Japan's Abe strikes conciliatory note on South Korea, row may be easing
TOKYO (Reuters) - Japanese Prime Minister Shinzo Abe said on Monday that South Korea was its "most important neighbor" and that the two shared basic values, taking a conciliatory tone toward the country that has been locked in a bitter row with Tokyo for over a year.
The comment comes after South Korean President Moon Jae-in last week proposed the two countries work together to resolve the issue of wartime forced laborers, and called Japan "our closest neighbor."
It also follows some fence-mending steps in recent months, including Seoul's reversal of its decision to scrap an intelligence-sharing pact with Japan, and Tokyo's partial easing of curbs on the export of high-tech materials to South Korea.

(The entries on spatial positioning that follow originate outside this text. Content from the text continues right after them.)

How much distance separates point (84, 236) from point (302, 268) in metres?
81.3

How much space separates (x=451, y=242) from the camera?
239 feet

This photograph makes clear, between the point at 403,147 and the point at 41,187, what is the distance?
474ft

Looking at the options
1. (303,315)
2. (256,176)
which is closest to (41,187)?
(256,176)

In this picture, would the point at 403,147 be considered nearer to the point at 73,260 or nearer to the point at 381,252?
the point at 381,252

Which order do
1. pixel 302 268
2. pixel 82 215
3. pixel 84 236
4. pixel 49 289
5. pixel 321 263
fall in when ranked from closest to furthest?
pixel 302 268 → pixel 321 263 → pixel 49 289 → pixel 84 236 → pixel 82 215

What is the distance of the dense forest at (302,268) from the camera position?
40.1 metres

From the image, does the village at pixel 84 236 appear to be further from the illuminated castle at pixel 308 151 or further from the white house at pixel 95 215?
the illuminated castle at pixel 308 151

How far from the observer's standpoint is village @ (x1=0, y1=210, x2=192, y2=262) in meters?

"Under an increasingly severe security environment in Northeast Asia, diplomacy with neighboring countries is extremely important," Abe told parliament in his policy speech.

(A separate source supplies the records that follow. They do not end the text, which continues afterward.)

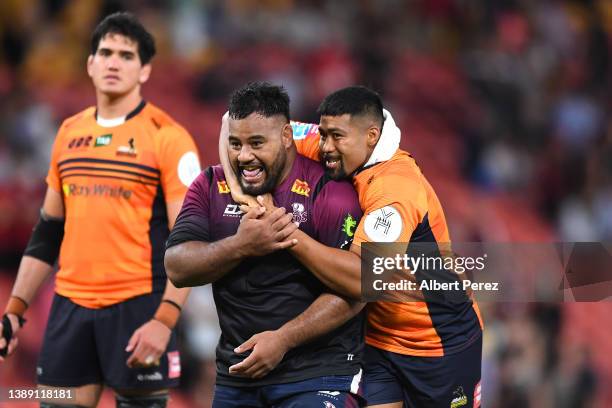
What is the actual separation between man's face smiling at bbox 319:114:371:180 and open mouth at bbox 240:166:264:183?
1.34ft

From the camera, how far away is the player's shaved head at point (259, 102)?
15.1 feet

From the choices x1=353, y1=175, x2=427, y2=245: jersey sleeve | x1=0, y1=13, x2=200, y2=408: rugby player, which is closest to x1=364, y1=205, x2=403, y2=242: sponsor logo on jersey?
x1=353, y1=175, x2=427, y2=245: jersey sleeve

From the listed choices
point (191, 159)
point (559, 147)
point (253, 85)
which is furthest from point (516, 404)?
point (253, 85)

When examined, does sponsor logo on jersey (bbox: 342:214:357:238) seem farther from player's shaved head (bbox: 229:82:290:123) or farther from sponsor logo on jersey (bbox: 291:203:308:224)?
player's shaved head (bbox: 229:82:290:123)

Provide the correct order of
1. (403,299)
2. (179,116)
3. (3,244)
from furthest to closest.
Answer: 1. (179,116)
2. (3,244)
3. (403,299)

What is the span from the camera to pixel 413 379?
202 inches

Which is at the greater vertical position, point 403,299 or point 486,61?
point 486,61

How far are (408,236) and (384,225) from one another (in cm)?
20

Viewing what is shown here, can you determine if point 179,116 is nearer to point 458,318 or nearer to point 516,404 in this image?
point 516,404

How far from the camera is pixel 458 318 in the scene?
5215mm

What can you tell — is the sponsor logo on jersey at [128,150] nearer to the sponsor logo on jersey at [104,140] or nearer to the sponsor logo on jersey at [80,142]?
the sponsor logo on jersey at [104,140]

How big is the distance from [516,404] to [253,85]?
589 cm

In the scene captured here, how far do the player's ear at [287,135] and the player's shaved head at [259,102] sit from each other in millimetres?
31

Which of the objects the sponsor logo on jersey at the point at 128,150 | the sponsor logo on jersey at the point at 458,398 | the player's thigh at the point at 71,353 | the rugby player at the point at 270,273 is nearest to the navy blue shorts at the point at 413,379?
the sponsor logo on jersey at the point at 458,398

"Essentially, South Korea is the most important neighbor with which Japan shares basic values and strategic interests."
In a parliamentary speech in October, Abe simply referred to South Korea as an "important neighbor."
But Abe and Moon met in China in December and stressed the need to improve ties, officials from both sides said.
Also, Moon told a news conference last week South Korea would actively cooperate for the success of this year's Olympic Games in Japan, and that he hoped the sporting event would provide a good opportunity to fundamentally improve ties.
Relations between Japan and South Korea, two of the United States' major Asian allies, plunged to their lowest in decades after South Korea's top court ordered Japanese firms in 2018 to compensate some wartime forced laborers.
Japan says the matter was settled by a 1965 treaty that normalized bilateral relations following Japan's 1910-45 occupation of the Korean peninsula.
"I sincerely hope South Korea honors the commitments between the two counties and works toward building future-oriented relations," Abe said in his Monday speech, reiterating that the onus is on Seoul to put ties back on an even keel.
By adopting a warmer tone toward its neighbor while making it clear that the ball is in Seoul's court, Abe's message was meant to encourage South Korea to take fresh steps to resolve the issue, said Narushige Michishita, vice president of Japan's National Graduate Institute for Policy Studies.
"If South Korea realizes that Japan is resolved to maintain the firm stance, that will give them an incentive to buckle down and decide what they should do now," Michishita said.